Work item.
Write out the interview below about artists from different countries, word for word and in full.
Excerpt provided Start Marker
Q: I’m going to throw out a couple of countries and please tell me the first artist that pops into your head.


Q: Ireland?

That’s interesting because the first artist that popped in my head is a friend of mine named Paul Brady who is one of my favourites, but who has never appeared on a Putumayo compilation. I’m not as much a fan of traditional Celtic music, more of contemporary Celtic music.

Q: Egypt?

That’s an interesting one. We just had a discussion about why it is that certain countries seem to not have as much music out there in the world. If you asked me Algeria, I’d name a million people but Egypt (Long pause). Ali Hassan Kuban. Mohammed Mounir and Amr Diab.

Q: South Africa?

There are so many. I would pick my personal favourite, Johnny Clegg. However it’s more Johnny Clegg with Juluka, the earlier Johnny Clegg. And from a live perspective, some of my favourite concerts have been Hugh Masekela and Mahlathini and the Mahotella Queens. South Africa is a place where you still have a lot of great living legends – Miriam Makeba, Vusi Mahlasela. Like Brazil, it has a wealth of music.

Q: Alright then - Brazil?

Wow. I’m working on a Brazil television special and I just put together a list of 30 artists I went on the special. But in terms of the legends, I’d say Jorge Ben. Chico Buarque. I tried to narrow the list down to ten and I couldn’t get it below 30.

Q: Last one: Canada?
Excerpt provided End Marker
Given data Start Marker
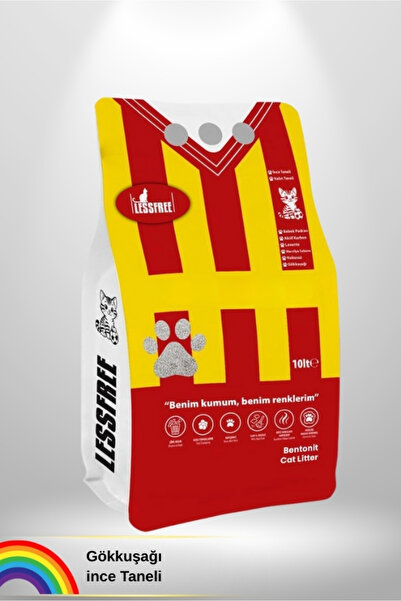 LESS FREE Cat Litter Gökkuşağı 10 Litre Kedi Kumu (Sarı Kırmızı Ambalaj)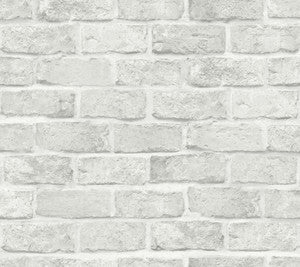 Stretcher Brick Light Grey Peel & Stick Wallpaper by York Wallcoverings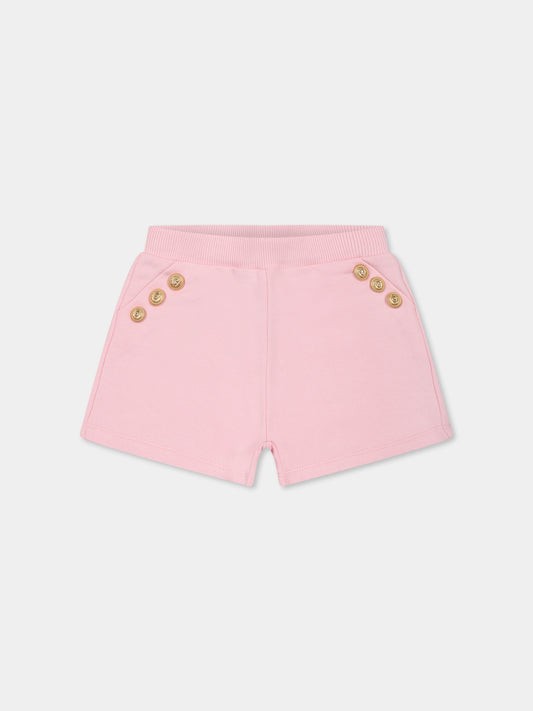 Shorts rosa per neonata con iconici bottoni,Balmain Kids,BW6009 Z0114 511OR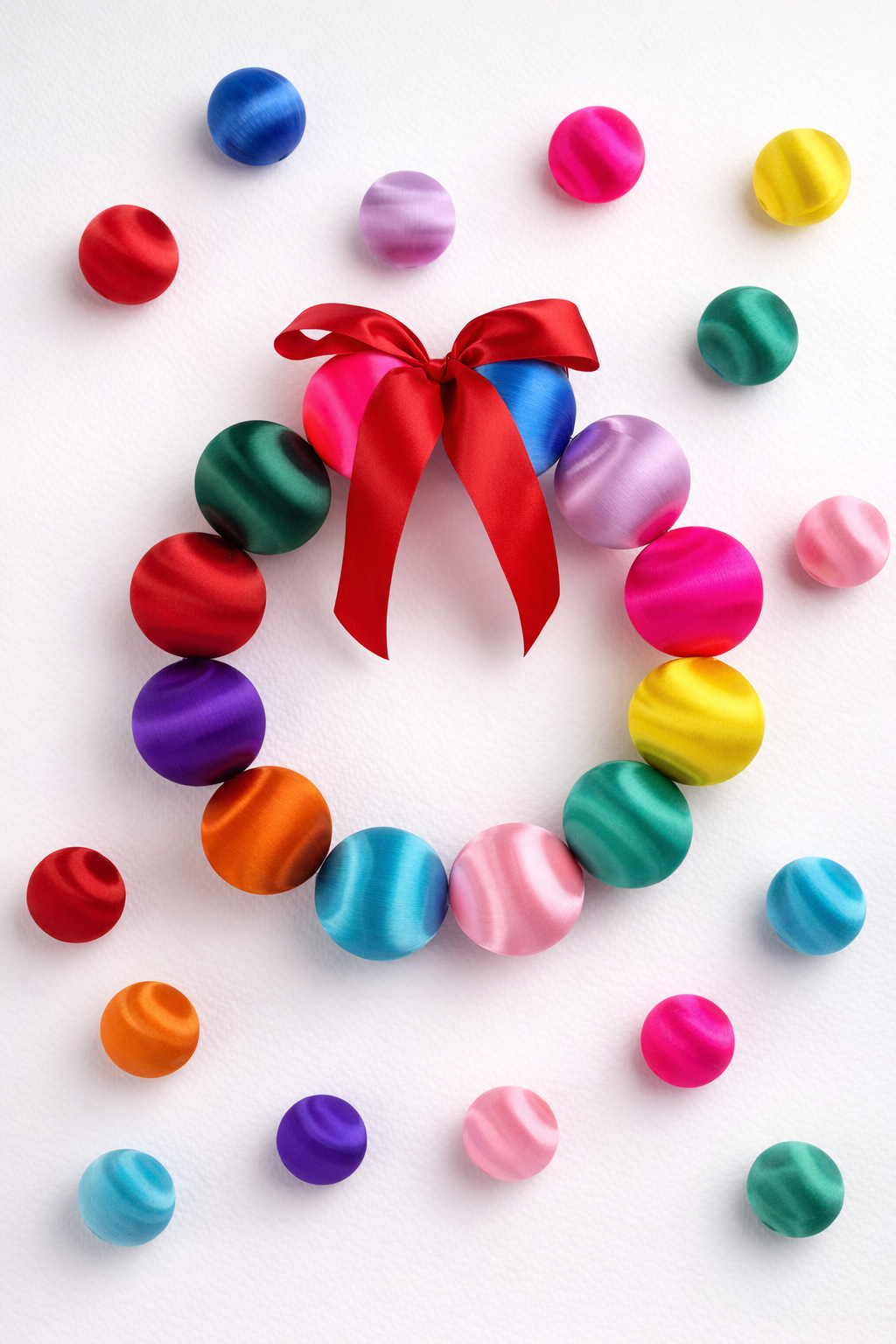 Multicolor Satin-Look Ball Christmas Wreath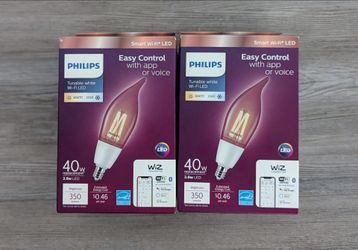 Philips Smart Wi-Fi LED 40-W BA11 Filament Light Bulb, Dimmable, E12 Candelabra Base (2-Pack)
Given data End Marker
Exercise response.
Q: I’m going to throw out a couple of countries and please tell me the first artist that pops into your head.


Q: Ireland?

That’s interesting because the first artist that popped in my head is a friend of mine named Paul Brady who is one of my favourites, but who has never appeared on a Putumayo compilation. I’m not as much a fan of traditional Celtic music, more of contemporary Celtic music.

Q: Egypt?

That’s an interesting one. We just had a discussion about why it is that certain countries seem to not have as much music out there in the world. If you asked me Algeria, I’d name a million people but Egypt (Long pause). Ali Hassan Kuban. Mohammed Mounir and Amr Diab.

Q: South Africa?

There are so many. I would pick my personal favourite, Johnny Clegg. However it’s more Johnny Clegg with Juluka, the earlier Johnny Clegg. And from a live perspective, some of my favourite concerts have been Hugh Masekela and Mahlathini and the Mahotella Queens. South Africa is a place where you still have a lot of great living legends – Miriam Makeba, Vusi Mahlasela. Like Brazil, it has a wealth of music.

Q: Alright then - Brazil?

Wow. I’m working on a Brazil television special and I just put together a list of 30 artists I went on the special. But in terms of the legends, I’d say Jorge Ben. Chico Buarque. I tried to narrow the list down to ten and I couldn’t get it below 30.

Q: Last one: Canada?